Новая реальность, утверждал Тоффлер, создает себя, меняя основные параметры бытия. Это – время и пространство. Современный мегаполис – шедевр тонкого искусства обращения с пространством. Ведь город требует управления миллионными толпами, а значит, и создания сложной дорожной сети, распределения транспортных потоков, архитектурного членения районов. Но если вместо людей и товаров производится и перемещается информация, то не так уж нужны и дороги, и города.
То же самое происходит и со временем. На смену социальным ритмам машинной цивилизации приходят новые темпоральные структуры, основанные на индивидуальном ощущении времени. Каждый живет в своей временной капсуле, по своим часам, со своим ощущением длительности.
Если “индустреальность” строилась вокруг фабрики, то центр информационной цивилизации – дом, обыкновенный частный дом, который может стоять где угодно. И если раньше дом находился рядом с работой, то теперь сотни миллионов берут работу на дом (пандемия усугубила эту практику, сделав ее повсеместной).
Поскольку политика не поспевает за всеми этими радикальными переменами, то Тоффлер в нее и не верил. “Президент кричит в трубку, – писал он, – но на другом конце никого нет”. Причинно-следственная связь стала гротескной, ибо ничтожные причины рождают грандиозные последствия. Отсюда – смена метафор. Демократическое общество опиралось на образ составленной из аккуратных кирпичиков-избирателей пирамиды. Но постиндустриальный мир предлагает иную метафору – паутину. Чтобы научиться ею пользоваться, мы должны принять неизбежные перемены. Согласных река перемен несет, строптивых – тащит.

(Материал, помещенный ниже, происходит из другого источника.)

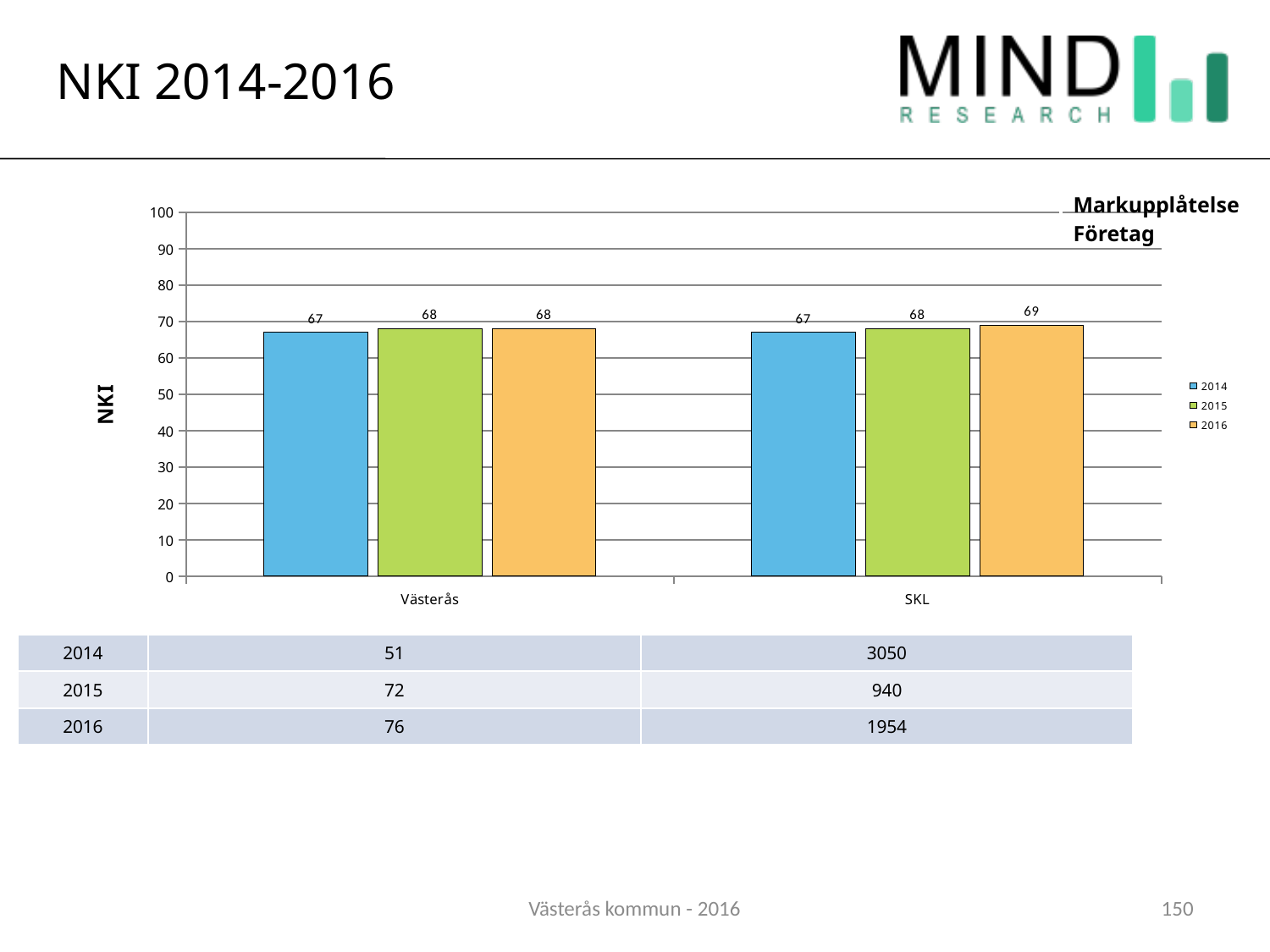
What is the NKI value for SKL in 2015? 68 What is the NKI value for Västerås in 2016? 68 Which is larger, the 2016 value for Västerås or the 2016 value for SKL? SKL What is the NKI value for SKL in 2016? 69 What is the label of the y axis? NKI How many series does the legend list? 3 Which year has the highest NKI value for SKL? 2016 What is the difference between the SKL value in 2016 and the Västerås value in 2016? 1 How many categories are shown on the x axis? 2 What kind of chart is shown on the slide? Bar chart What is the NKI value for Västerås in 2014? 67 Which year has the lowest NKI value for Västerås? 2014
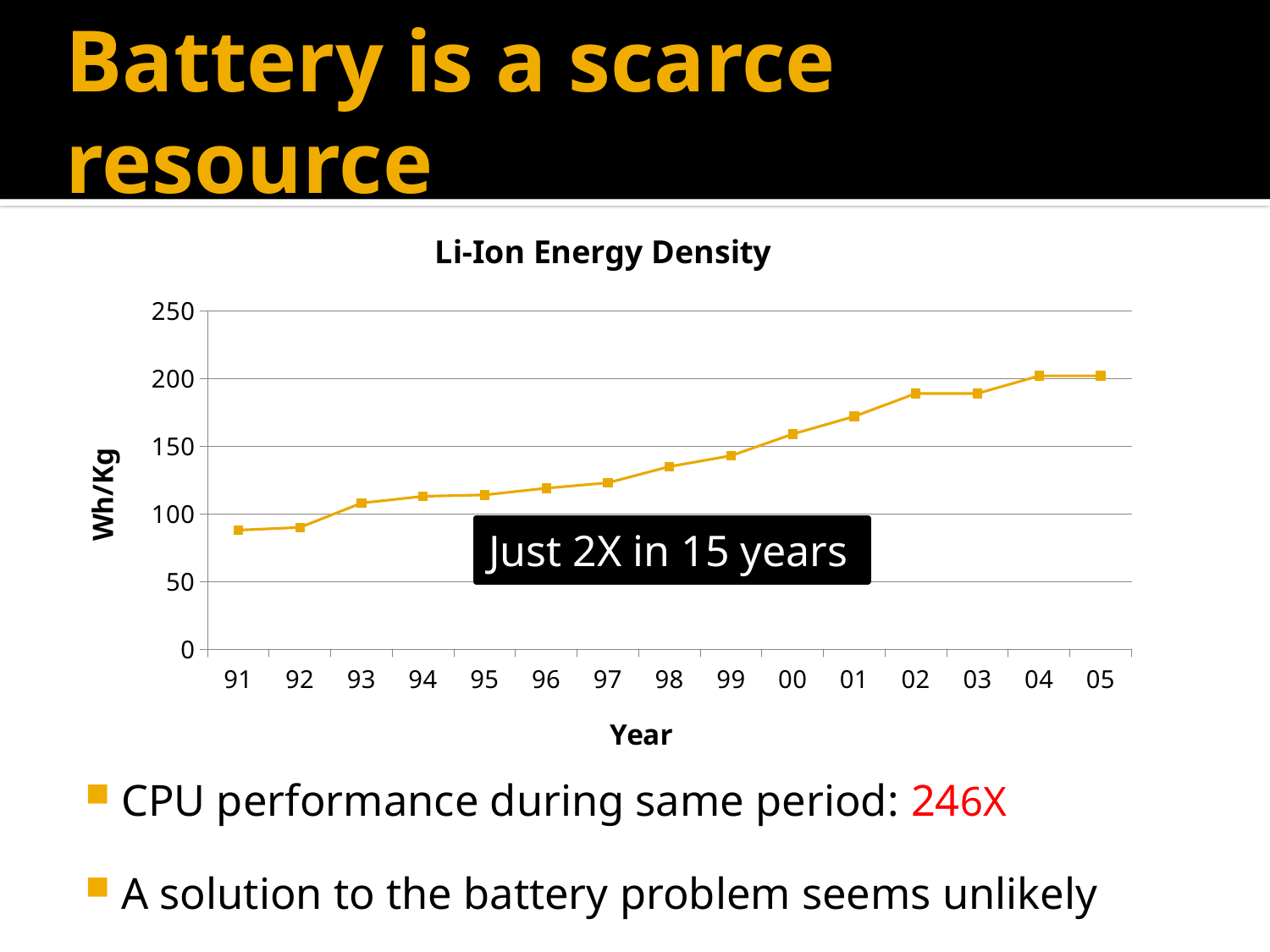
Do the values rise or fall from 91 to 05? rise How many years are plotted on the x axis? 15 Is the value for 01 greater or less than 200? less What is the title of the chart? Li-Ion Energy Density Is the value for 97 greater or less than 100? greater What is the label of the y axis? Wh/Kg What kind of chart is shown on the slide? line chart Which has the larger value, 95 or 00? 00 Is the value for 91 greater or less than 100? less Which has the larger value, 96 or 02? 02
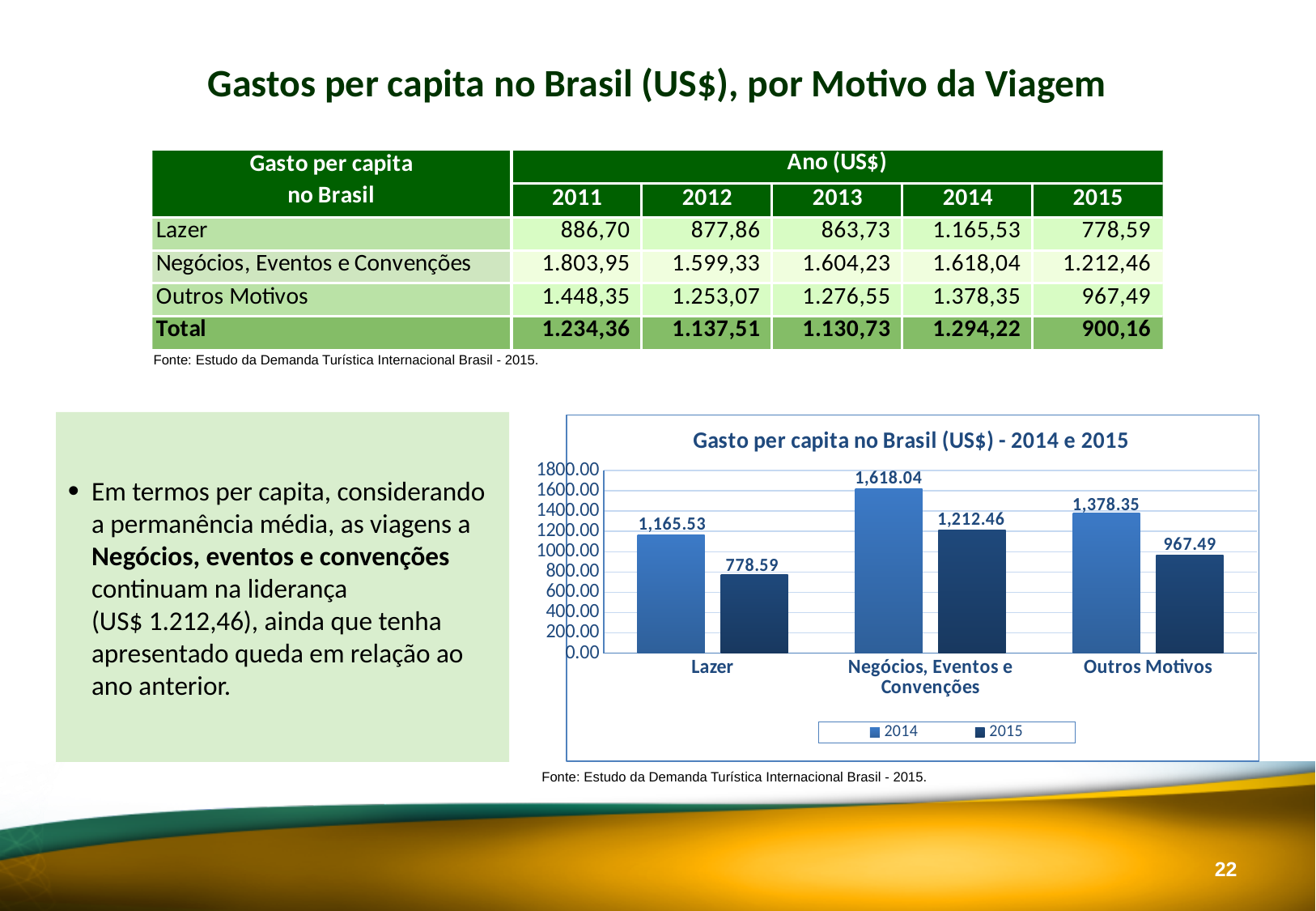
What is the difference between the 2014 and 2015 values for Lazer in the chart? 386.94 Is the 2014 value for Outros Motivos in the chart greater or less than 1200.00? greater How many series does the chart legend list? 2 What is the title of the chart on the slide? Gasto per capita no Brasil (US$) - 2014 e 2015 Which is larger in the chart: the 2015 value for Outros Motivos or the 2015 value for Lazer? Outros Motivos Which category has the highest 2014 value in the chart? Negócios, Eventos e Convenções What is the 2015 value for Negócios, Eventos e Convenções in the chart? 1,212.46 What type of chart is shown on the slide? bar chart What is the 2014 value for Lazer in the chart? 1,165.53 Which category has the lowest 2015 value in the chart? Lazer How many categories are shown on the x axis of the chart? 3 What is the 2015 value for Outros Motivos in the chart? 967.49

Мои первые ученики мне до сих пор снятся. Их звали, как в мультфильме: белокурого – Кудряш, прыщавого – Зимаш. Оба сидели за одной, естественно – последней, партой. Но и поодиночке каждый обходил меня ростом, силой и популярностью. Чтобы ближе познакомиться, я не придумал ничего умнее, чем попросить найти подлежащее.
– Где? – спросил Кудряш.
– В … – в рифму ответил Зимаш.
– Три, – резюмировал я, ибо директор сразу объяснил мне, что двойку ставят не ученику, а учителю, который не уйдет домой, пока ее не исправит.
Главное, впрочем, что ни тогда, студентом-дипломником, ни тем более сейчас, седым отставником, я не был уверен, что моя сомнительная наука могла быть им полезной. Всему, что нужно, – пить, курить и нравиться девочкам – они научились без меня. А писать не умел и Гомер.

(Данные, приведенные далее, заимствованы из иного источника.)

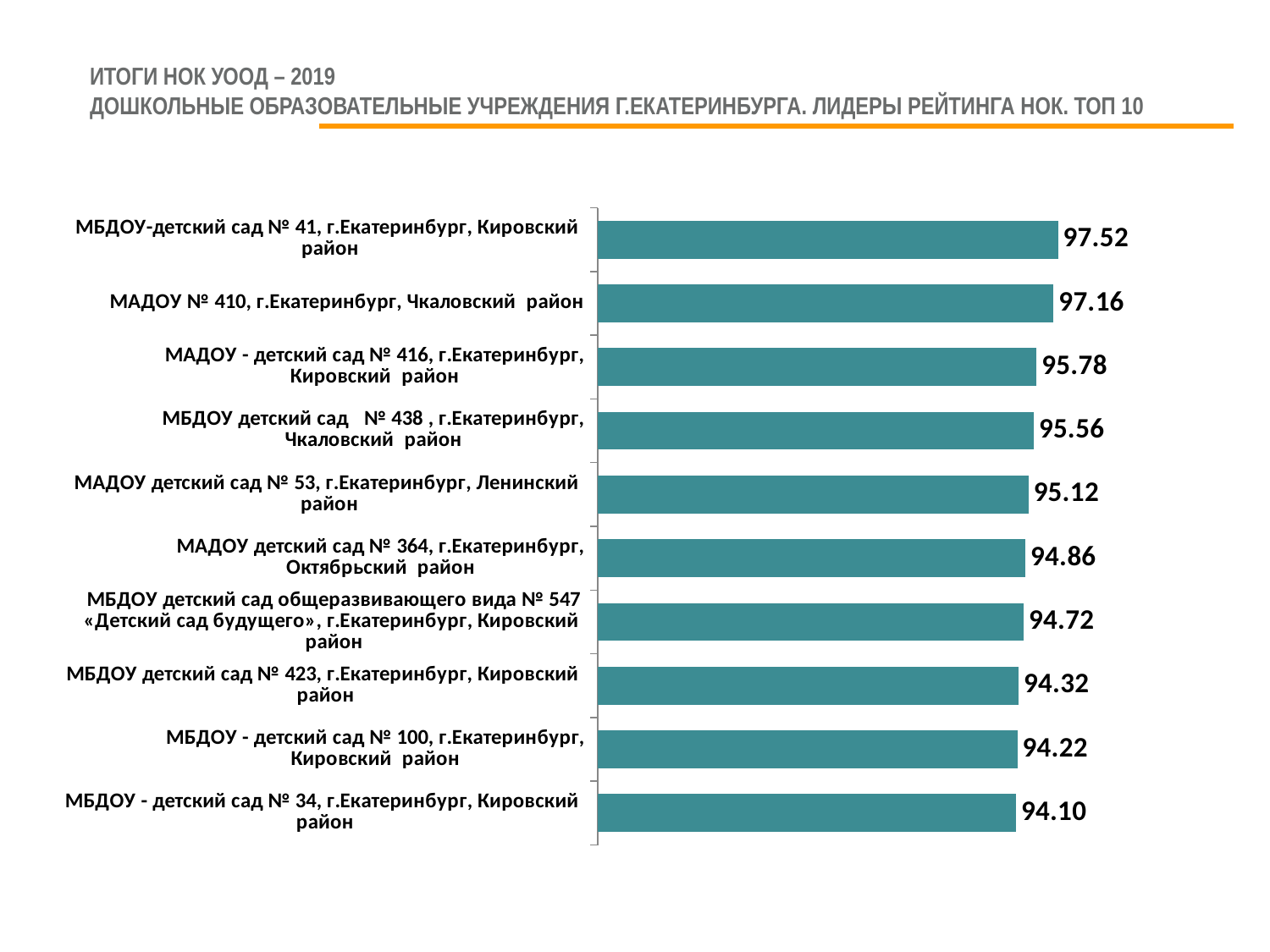
What kind of chart is shown on the slide? Bar chart Which category has the highest value? МБДОУ-детский сад № 41, г.Екатеринбург, Кировский район Which category has the lowest value? МБДОУ - детский сад № 34, г.Екатеринбург, Кировский район Which has a larger value: МАДОУ детский сад № 364, Октябрьский район or МБДОУ детский сад № 423, Кировский район? МАДОУ детский сад № 364, Октябрьский район What is the difference between the values for МАДОУ - детский сад № 416 and МБДОУ детский сад № 438? 0.22 What is the value for МАДОУ № 410, г.Екатеринбург, Чкаловский район? 97.16 What is the value for МБДОУ-детский сад № 41, г.Екатеринбург, Кировский район? 97.52 What colour are the bars in the chart? Teal How many categories are shown in the chart? 10 What is the difference between the values for МБДОУ-детский сад № 41 and МБДОУ - детский сад № 34? 3.42 What is the value for МБДОУ - детский сад № 34, г.Екатеринбург, Кировский район? 94.10 What is the value for МАДОУ детский сад № 53, г.Екатеринбург, Ленинский район? 95.12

Мой первый школьный опыт оказался последним. Я разочаровался в самой профессии, которая должна была оправдывать одно поколение в глазах другого, но не справлялась с этим. Столкнувшись с сопротивлением среды, я пришел к выводу, что образование в принципе невозможно и на практике бесполезно. Насильно мил не будешь, а любви и наставники не нужны. Кто, спрашивается, научил нас играть в футбол?